Passage shown =>
⟨
The past decades saw the rise of brands across the world. Global trade paradigms shifted exponentially with changes in international trade policies and the emergence of new markets, enabling expansion for businesses. Companies from Europe, United States and Southeast Asia established their foothold across continents. Globalization and the rise of consumerism created a progressively competitive market scenario and the need to set the Indian industry apart to gain a competitive advantage in international markets.
Good design brings about tangible economic and financial dividends while fostering innovation, creativity and ensuring healthy revenues. Understanding the business value of design and the impact of good design practices is indisputable and has been proven to increase a company’s bottom line.
As Indian brands like Tata, Godrej, ITC, Dabur, Reliance, etc., started gaining worldwide recognition, international brands like Coca Cola, Microsoft, Samsung, Nestle, etc., became household names in India. Businesses started prioritizing the design of their brand story and envisaging creative methods of making their products unique and desirable.
Design became intricately woven in every aspect of industry, from business strategies to customer experiences to various communication channels like advertisements, websites, logos, social media presence, etc., defining the customers’ perceptions and the value they assign to its products and services.
⟩
(Excerpts from a spatial dataset)
⟨
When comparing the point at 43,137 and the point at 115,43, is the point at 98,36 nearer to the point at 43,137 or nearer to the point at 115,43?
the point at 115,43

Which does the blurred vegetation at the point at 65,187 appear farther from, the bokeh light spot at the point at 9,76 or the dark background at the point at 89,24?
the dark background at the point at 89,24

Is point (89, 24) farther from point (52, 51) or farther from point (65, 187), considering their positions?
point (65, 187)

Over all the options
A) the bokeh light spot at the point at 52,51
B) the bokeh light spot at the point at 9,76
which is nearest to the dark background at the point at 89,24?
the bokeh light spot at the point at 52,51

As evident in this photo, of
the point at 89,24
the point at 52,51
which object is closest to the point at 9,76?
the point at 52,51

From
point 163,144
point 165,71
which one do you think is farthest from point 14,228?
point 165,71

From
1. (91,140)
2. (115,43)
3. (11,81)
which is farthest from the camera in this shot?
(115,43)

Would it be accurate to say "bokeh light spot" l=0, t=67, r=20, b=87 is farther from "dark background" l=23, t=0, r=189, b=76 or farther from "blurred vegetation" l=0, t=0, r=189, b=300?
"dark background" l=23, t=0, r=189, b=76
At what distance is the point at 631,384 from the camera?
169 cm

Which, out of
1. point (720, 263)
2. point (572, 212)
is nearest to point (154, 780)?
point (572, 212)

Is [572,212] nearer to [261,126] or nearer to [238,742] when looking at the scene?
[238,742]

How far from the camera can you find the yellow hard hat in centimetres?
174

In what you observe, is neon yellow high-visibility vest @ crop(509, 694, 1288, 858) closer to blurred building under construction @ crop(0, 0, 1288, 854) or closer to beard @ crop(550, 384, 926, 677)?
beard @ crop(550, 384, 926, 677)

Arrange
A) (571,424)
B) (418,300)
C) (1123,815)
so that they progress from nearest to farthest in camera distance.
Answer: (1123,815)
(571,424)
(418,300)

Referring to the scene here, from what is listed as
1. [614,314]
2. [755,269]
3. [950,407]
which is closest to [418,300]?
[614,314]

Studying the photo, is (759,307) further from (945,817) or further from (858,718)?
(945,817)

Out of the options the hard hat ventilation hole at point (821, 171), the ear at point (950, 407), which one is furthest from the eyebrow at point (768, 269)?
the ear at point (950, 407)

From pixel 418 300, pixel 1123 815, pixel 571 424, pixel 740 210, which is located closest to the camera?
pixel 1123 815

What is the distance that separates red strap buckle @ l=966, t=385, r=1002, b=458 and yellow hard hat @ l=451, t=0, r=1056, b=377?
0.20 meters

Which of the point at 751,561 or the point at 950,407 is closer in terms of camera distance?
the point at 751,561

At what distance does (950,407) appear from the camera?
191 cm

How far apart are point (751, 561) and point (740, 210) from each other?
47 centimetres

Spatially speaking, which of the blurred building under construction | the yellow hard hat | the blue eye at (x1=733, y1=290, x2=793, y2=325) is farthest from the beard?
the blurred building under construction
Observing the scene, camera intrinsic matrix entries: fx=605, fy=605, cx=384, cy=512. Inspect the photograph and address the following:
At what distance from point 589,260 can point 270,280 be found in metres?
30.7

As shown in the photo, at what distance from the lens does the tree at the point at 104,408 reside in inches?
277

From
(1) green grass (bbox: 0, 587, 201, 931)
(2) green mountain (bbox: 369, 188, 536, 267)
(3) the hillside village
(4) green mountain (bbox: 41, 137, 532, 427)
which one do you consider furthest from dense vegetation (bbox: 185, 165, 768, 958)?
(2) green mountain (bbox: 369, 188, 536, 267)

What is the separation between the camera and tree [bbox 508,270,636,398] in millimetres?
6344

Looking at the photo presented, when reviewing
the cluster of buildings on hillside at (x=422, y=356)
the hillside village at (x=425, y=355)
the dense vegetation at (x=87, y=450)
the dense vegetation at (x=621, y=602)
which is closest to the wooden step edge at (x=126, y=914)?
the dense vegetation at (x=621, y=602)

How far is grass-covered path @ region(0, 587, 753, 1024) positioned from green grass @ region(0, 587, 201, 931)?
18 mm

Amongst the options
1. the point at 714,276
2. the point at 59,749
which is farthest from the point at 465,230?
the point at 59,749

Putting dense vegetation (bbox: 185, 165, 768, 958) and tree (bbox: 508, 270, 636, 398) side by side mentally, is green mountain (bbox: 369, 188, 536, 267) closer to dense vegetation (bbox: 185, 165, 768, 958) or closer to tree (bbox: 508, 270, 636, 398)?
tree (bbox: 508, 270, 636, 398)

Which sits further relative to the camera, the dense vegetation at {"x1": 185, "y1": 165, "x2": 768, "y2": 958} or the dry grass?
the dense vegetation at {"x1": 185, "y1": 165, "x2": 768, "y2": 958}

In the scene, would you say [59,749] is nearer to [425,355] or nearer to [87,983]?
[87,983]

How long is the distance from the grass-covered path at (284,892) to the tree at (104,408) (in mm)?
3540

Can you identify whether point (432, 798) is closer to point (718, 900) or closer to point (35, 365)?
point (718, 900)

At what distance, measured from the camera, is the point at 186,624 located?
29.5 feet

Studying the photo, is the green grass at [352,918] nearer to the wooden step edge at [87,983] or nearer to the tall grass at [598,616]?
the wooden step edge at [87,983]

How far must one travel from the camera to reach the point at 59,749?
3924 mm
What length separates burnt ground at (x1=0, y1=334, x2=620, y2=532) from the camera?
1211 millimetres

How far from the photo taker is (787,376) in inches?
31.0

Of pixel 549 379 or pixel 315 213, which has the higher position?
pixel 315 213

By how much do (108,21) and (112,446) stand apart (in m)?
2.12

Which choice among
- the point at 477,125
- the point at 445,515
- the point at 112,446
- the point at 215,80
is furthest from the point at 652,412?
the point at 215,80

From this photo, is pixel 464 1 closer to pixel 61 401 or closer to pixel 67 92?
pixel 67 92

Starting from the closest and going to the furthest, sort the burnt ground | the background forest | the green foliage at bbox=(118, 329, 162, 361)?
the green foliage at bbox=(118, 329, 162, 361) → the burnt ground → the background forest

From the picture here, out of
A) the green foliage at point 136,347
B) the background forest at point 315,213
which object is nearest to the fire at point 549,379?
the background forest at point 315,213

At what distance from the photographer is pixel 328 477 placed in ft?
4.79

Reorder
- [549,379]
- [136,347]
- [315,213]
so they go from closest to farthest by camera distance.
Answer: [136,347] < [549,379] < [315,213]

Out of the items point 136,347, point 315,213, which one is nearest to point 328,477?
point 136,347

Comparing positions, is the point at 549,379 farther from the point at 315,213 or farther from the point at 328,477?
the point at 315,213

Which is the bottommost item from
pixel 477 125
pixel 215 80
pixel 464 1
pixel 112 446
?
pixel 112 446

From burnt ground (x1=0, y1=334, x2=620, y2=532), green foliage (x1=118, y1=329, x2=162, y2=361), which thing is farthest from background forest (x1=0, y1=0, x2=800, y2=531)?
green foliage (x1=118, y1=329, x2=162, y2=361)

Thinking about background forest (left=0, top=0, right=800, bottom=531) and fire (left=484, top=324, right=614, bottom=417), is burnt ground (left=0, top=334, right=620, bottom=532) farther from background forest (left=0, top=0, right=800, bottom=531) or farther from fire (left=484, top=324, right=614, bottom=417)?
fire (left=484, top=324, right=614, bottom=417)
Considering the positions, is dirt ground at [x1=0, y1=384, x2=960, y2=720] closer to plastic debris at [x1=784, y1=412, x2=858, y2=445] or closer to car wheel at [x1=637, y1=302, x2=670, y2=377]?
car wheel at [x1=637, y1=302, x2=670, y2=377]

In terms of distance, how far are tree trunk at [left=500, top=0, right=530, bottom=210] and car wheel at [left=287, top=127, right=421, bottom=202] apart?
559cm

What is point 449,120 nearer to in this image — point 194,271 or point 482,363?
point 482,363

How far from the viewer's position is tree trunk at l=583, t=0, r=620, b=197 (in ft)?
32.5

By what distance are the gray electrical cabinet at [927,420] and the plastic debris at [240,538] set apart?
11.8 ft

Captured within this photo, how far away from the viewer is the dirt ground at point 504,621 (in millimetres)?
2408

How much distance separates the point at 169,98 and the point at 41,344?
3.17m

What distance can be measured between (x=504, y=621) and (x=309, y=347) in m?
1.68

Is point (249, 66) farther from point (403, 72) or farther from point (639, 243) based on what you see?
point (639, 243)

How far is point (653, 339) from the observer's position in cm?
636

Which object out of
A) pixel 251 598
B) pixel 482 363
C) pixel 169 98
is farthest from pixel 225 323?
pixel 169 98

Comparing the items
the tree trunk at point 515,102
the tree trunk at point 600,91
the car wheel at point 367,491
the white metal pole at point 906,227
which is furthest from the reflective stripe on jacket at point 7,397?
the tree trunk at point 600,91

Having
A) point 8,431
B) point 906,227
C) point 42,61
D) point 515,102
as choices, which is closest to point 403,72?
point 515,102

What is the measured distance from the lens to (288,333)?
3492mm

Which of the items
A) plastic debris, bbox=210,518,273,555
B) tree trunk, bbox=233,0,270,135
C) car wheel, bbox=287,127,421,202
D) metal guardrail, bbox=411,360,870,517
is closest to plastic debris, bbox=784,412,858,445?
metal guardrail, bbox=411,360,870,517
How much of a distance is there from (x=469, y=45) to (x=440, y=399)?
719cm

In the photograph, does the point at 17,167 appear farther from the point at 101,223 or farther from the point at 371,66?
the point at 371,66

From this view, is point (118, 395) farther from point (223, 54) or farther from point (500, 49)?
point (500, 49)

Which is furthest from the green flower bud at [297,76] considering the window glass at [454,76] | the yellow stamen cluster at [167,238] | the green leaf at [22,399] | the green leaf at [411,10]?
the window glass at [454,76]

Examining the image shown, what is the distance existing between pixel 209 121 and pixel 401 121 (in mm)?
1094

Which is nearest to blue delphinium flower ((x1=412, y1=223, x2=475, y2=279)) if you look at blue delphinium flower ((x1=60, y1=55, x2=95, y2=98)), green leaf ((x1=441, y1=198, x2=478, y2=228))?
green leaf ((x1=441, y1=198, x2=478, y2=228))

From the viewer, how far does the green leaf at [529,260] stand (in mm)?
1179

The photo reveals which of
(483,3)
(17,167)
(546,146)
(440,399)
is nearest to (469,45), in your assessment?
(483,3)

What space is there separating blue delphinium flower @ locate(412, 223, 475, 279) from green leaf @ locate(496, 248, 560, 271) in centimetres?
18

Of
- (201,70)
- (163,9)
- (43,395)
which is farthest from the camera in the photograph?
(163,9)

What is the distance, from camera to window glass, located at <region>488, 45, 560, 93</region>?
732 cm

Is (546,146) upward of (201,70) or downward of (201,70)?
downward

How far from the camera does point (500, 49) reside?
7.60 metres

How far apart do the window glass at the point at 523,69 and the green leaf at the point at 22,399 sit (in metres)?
⟩
Exercise aim =>
Answer these about the passage on design and Indian brands:
1. Companies from which regions established a foothold across continents?
2. Which Indian brands does it name as gaining worldwide recognition?
3. Which communication channels does it list?
The entries are not used for anything here.

Solution to this exercise =>
1. Europe, the United States and Southeast Asia
2. Tata, Godrej, ITC, Dabur and Reliance
3. Advertisements, websites, logos and social media presence